Greek-born American historian (1925–2023)

Beata Maria Kitsikis Panagopoulos (Greek: Μπεάτα Μαρία Κιτσίκη-Παναγοπούλου; June 27, 1925 – April 27, 2023) was a Greek-born American professor of art at San Jose State University. In 1982, she received the Academy of Athens annual award for the humanities. In 1992, she received the Hellenic American Professional Society of California's Axion Award.

== Early life and education ==
Beata Maria Kitsikis was born in Athens, Greece on June 27, 1925, as the daughter and eldest child of three to Nicolas Kitsikis and Beata Merope Petychakis. Nicolas Kitsikis was full professor and rector of the National Technical University of Athens (Athens Polytechnic School) and had served as General  Director of Public Works in the government of Eleftherios Venizelos, 1917–1920. At the time of her birth, he was a technical director for the British company MacAlpine and had, among other projects, built the harbour of Heraklion, Crete. Her mother, Beata Petychakis (Beata Kitsikis) born July 14, 1907, in Heraklion, Crete, was the daughter of Emanuel Petychakis, a Cretan Greek doing business in Egypt. Beata Petychakis married Nicolas Kitsikis at 16 and moved to Athens where Panagopoulos was born. Panagopoulos grew up in central Athens, in the suburb of Ekali, and eventually, in the neighborhood called Kolonaki.

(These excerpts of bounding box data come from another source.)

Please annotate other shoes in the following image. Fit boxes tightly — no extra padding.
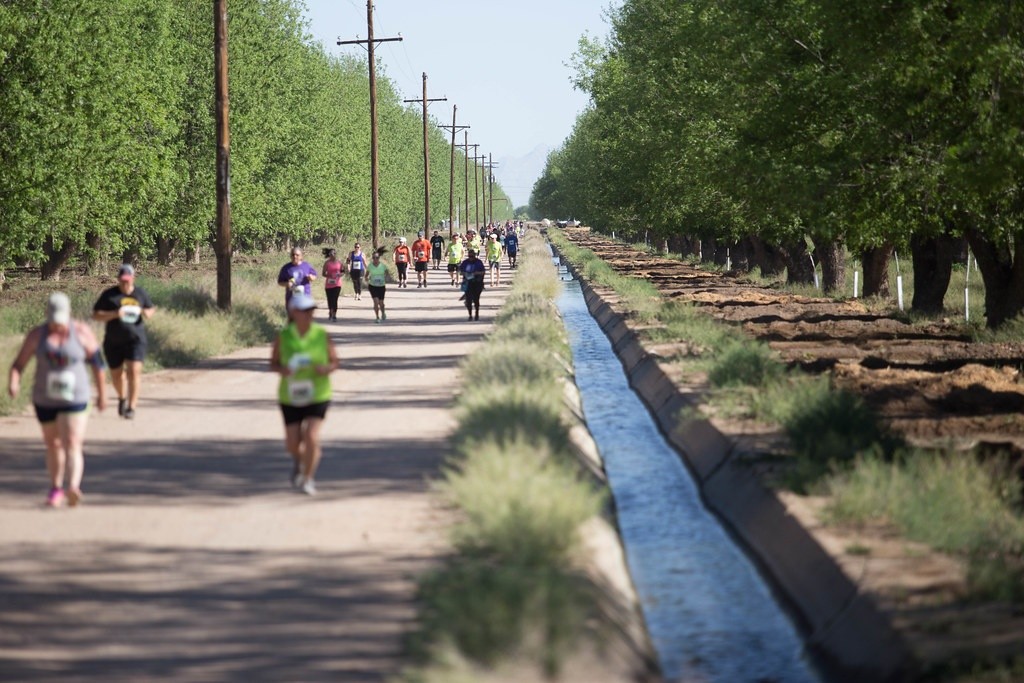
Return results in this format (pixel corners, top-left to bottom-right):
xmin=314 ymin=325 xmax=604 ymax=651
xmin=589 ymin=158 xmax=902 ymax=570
xmin=456 ymin=282 xmax=460 ymax=287
xmin=67 ymin=487 xmax=80 ymax=506
xmin=433 ymin=266 xmax=440 ymax=270
xmin=451 ymin=279 xmax=455 ymax=286
xmin=403 ymin=282 xmax=407 ymax=288
xmin=424 ymin=280 xmax=427 ymax=288
xmin=355 ymin=294 xmax=361 ymax=301
xmin=301 ymin=482 xmax=317 ymax=496
xmin=329 ymin=313 xmax=337 ymax=321
xmin=398 ymin=283 xmax=403 ymax=288
xmin=118 ymin=398 xmax=133 ymax=420
xmin=46 ymin=490 xmax=63 ymax=507
xmin=512 ymin=262 xmax=515 ymax=268
xmin=474 ymin=315 xmax=479 ymax=321
xmin=375 ymin=319 xmax=380 ymax=323
xmin=509 ymin=267 xmax=513 ymax=269
xmin=381 ymin=312 xmax=386 ymax=320
xmin=417 ymin=283 xmax=421 ymax=288
xmin=291 ymin=462 xmax=303 ymax=488
xmin=468 ymin=317 xmax=473 ymax=321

Panagopoulos finished high school in 1943. During the next two years she studied architecture at the National Technical University of Athens, and archeology at the School of Philosophy, University of Athens (UoA). In February 1947, Panagopoulos left Greece for the United States, where she had received a scholarship to the Oriental Institute of the University of Chicago. There she completed both her bachelor's degree and master's degree in the field of Medieval Art History under Professor Ulrich Middeldorf.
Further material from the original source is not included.